Professor Dame Sheila Patricia Violet Sherlock, Mrs. James, FRCP, FRCP Ed, FRS[1] (31 March 1918 – 30 December 2001) was a British physician, hepatologist and teacher.

Early life[edit]

Sheila Sherlock was born on 31 March 1918 in Dublin but early life was spent in London, before her family moved to Folkestone in 1929. She was educated at the Folkestone County School for Girls. She was rejected by several colleges when she applied for a place to read medicine; in pre-World War II Britain, female applicants to medical schools were at a great disadvantage. She did gain a place at Edinburgh University in 1936. Her ability became evident, and she graduated in 1941, only the second woman to be awarded an Ettles Scholarship for finishing top of her year.[2]


She remained in Edinburgh to take up the post of Assistant Lecturer in Surgery offered to her by Professor Sir James Learmonth, and published her first paper with Learmonth in 1942;[3] she later recounted that Learmonth had taught her how to conduct and document research. In the same year she was appointed House Physician to Professor Sir John McMichael at the Royal Postgraduate Medical School, Hammersmith Hospital.[citation needed]

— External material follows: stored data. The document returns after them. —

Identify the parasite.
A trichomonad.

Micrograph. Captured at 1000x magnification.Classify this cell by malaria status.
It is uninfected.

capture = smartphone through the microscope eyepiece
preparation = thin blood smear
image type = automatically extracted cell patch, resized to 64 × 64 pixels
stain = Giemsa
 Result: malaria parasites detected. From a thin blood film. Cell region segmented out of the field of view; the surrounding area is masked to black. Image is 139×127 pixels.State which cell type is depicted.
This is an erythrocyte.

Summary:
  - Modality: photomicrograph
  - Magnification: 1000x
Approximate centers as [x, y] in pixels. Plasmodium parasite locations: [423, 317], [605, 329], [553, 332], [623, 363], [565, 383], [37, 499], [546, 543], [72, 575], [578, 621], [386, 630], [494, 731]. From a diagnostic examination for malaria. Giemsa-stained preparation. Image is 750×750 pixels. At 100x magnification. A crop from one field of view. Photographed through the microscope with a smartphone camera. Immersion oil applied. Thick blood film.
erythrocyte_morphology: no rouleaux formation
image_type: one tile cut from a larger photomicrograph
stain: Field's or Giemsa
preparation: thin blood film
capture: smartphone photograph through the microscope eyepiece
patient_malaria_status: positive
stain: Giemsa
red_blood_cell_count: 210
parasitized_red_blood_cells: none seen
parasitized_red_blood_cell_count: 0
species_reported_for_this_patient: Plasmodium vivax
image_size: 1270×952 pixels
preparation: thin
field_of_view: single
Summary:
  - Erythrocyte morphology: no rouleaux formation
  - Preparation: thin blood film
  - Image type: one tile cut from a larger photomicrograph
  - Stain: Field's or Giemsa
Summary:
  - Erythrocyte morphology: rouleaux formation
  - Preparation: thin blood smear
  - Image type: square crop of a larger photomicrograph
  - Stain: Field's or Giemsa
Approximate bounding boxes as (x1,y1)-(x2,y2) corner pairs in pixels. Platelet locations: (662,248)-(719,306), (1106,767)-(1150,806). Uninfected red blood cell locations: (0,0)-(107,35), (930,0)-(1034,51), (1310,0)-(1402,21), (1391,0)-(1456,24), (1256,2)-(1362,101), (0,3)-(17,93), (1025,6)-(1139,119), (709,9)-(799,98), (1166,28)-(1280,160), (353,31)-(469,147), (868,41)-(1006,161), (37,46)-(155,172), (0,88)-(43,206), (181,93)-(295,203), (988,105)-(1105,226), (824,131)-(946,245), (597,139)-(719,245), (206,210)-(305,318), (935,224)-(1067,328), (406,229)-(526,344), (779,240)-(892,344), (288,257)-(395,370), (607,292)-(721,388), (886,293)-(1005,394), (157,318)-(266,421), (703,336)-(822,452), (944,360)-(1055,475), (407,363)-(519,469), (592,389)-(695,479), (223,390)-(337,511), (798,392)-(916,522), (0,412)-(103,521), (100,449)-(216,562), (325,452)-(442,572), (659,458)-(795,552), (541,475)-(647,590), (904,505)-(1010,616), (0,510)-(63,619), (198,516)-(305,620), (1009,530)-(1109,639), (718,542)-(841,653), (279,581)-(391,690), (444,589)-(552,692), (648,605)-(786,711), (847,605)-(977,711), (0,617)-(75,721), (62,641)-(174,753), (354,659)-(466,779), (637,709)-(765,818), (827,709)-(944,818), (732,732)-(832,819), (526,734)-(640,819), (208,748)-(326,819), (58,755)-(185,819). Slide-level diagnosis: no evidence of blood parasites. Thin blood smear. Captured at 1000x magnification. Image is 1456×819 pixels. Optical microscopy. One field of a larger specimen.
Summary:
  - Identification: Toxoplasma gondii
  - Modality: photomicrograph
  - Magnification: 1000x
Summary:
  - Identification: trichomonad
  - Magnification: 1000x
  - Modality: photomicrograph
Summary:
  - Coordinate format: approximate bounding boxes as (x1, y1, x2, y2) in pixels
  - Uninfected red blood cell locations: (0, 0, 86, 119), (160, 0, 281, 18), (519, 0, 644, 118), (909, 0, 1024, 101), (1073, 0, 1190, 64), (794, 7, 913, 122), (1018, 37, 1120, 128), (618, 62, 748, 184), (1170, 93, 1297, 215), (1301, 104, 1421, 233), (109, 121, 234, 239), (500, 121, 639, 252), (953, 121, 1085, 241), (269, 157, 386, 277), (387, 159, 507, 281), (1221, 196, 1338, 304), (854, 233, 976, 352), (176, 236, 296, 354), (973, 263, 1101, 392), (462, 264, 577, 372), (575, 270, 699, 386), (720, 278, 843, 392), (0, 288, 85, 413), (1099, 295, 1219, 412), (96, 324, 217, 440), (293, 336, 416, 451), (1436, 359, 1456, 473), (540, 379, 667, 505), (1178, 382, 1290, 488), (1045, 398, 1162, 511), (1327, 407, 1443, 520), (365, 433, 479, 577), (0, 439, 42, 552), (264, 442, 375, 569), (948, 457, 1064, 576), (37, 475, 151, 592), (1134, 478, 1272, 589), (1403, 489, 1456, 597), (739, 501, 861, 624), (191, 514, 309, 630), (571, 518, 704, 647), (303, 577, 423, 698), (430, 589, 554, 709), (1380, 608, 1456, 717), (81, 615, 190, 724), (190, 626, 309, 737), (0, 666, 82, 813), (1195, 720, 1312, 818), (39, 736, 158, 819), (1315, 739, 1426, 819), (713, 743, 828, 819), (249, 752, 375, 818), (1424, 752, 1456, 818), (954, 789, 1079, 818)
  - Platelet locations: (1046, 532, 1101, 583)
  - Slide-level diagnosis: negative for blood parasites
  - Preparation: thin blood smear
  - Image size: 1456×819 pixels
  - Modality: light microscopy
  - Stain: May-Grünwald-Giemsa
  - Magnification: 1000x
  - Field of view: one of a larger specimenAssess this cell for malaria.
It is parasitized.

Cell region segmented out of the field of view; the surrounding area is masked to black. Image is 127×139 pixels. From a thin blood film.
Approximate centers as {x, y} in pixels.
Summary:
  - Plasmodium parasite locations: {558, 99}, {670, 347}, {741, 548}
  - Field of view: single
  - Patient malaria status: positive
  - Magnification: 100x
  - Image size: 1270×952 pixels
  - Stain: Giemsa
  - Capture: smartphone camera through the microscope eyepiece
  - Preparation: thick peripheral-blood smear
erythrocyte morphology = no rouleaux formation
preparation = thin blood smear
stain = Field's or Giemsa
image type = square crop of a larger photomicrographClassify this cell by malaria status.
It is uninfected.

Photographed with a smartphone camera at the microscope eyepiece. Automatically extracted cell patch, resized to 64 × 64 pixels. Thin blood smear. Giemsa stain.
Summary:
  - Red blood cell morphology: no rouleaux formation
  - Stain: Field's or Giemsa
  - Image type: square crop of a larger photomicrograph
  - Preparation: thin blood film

In this post she worked on hepatitis, which she was able to continue from 1943 to 1947 with funding from the Medical Research Council and subsequently with the award of the Beit Memorial Fellowship. She was awarded her MD with a thesis on The Liver in Disease: with special reference to aspiration liver biopsy, receiving a Gold Medal from Edinburgh University.[4]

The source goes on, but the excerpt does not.